While the Syrian government was once met with hostility from Aleppo residents, whose electricity had been systematically cut off in rebel-controlled areas as a punitive measure, the same residents now say local opposition forces are using the city’s spotty electricity flow as a “bartering chip.”
The Aleppo Media Center, a pro-opposition media group reporting on the city, said that the Islamist rebel groups including the Shariah Committee, the Islamic Front, the Nusra Front and the Mujahdeen army; had decided to cut off power across both rebel-held and regime-held Aleppo until its conditions were met. Those conditions include the lifting of government sieges in various parts of the country.
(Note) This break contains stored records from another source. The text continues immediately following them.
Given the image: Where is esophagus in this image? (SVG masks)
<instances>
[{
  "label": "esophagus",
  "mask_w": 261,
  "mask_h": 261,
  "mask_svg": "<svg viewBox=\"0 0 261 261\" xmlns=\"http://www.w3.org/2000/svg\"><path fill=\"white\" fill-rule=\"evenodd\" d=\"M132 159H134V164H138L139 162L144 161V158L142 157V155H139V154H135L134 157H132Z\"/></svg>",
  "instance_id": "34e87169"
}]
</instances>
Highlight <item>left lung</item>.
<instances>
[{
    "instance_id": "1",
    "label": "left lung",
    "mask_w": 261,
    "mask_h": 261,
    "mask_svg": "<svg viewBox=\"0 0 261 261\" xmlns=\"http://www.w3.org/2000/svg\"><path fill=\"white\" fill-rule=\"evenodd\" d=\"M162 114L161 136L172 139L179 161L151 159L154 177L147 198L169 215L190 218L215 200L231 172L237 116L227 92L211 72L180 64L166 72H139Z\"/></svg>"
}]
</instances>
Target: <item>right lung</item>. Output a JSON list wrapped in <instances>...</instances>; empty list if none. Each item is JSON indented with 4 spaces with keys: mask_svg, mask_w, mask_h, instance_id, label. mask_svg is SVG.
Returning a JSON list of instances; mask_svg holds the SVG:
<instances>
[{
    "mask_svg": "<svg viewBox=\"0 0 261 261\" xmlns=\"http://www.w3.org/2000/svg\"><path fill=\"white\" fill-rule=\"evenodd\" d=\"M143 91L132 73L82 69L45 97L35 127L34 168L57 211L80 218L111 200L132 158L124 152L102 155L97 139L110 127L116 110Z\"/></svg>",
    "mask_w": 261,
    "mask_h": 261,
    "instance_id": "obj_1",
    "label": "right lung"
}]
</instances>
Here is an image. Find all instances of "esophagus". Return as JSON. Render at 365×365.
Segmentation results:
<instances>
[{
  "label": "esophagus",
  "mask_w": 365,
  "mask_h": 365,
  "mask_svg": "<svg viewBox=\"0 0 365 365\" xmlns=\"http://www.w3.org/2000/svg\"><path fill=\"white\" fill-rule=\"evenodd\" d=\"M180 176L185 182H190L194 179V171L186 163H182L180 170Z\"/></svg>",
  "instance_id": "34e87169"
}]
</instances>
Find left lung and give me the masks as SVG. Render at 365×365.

A statement signed by those groups also included a threat to cut electricity in the Syrian capital, Damascus, as well as the coastal areas, both of which are government strongholds. “[We are] now coordinating with other military and revolutionary factions in these areas,” it said.
Aleppo residents have had mixed reactions to the rebel decision to shut down the power grid. Zeineddine, an electrical engineer working in a rebel-held Aleppo neighborhood, sympathized with the tactic. He sees the electricity cut as “a way to put pressure on the government after the opposition was unable to shoot down their fighter jets. [People die] every day and this has been happening for five months now. This can’t be tolerated anymore.”
In previous months, residents here say the government had shelled a number of power stations supplying rebel-held areas, deliberately targeting main sources of electricity. In their view, the rebels are just giving regime areas a taste of what they’ve endured.
Mohammad Wissam is a doctor working in the rebel-held al-Shaar neighborhood. He said that the decision could put pressure on the government by making life harder for its support base.
“Most people living in [rebel-held] areas already depend on big generators, so the decision to cut off power will not affect them,” he added. “We’ve persevered without power [before], and we will do so again.”
Samia, a clothing seller in the rebel-held al-Maysar neighborhood of Aleppo, said that in all parts of the city, the poorest residents were the most impacted by the power cuts. “Leaders on both sides can play with the electricity, because they have enough money to turn on their generators,” she said. “The biggest losers of this war are us simple folks.”